His other books include Beyond Politics: Markets, Welfare and the Failure of Bureaucracy, a primer on public choice economics co-authored with William Mitchell, and The Political Economy of Customs and Culture: Informal Solutions to the Commons Problems, co-edited with Terry Anderson. Simmons has also written widely on the conservation of African elephants.
Simmons is above all a teacher, and many of his students have gone on to have key roles as congressional and executive-branch staff members in Washington, D.C. Because of his knowledge of the political scene, Simmons oversees PERC's congressional staff briefings.
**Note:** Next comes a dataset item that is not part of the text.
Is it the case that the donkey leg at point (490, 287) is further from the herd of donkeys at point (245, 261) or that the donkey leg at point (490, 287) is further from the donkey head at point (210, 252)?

Simmons received his Ph.D. in political science from the University of Oregon in 1980. He is currently the chairman of the political science department at Utah State University, where he has been honored three times by the College of Humanities, Arts, and Social Sciences as researcher of the year. Also at Utah State University, he is the director of the Institute of Political Economy. Simmons is a senior scholar with the Competitive Enterprise Institute in Washington, D.C.
He makes his home in Providence, Utah, where he serves on the city council and, together with his students, developed a guide for communities to contract out (that is, privatize) local services. In his spare time, Simmons enjoys backpacking with his wife and three children, and for years he has been a dedicated coach for his sons baseball teams.
Simmons' current research analyzes the Endangered Species Act. In the forthcoming book, Political Ecology: Politics, Economics and the Endangered Species Act, he argues in favor of rewarding private property owners for good conservation instead of creating a burden for owners of endangered species habitat.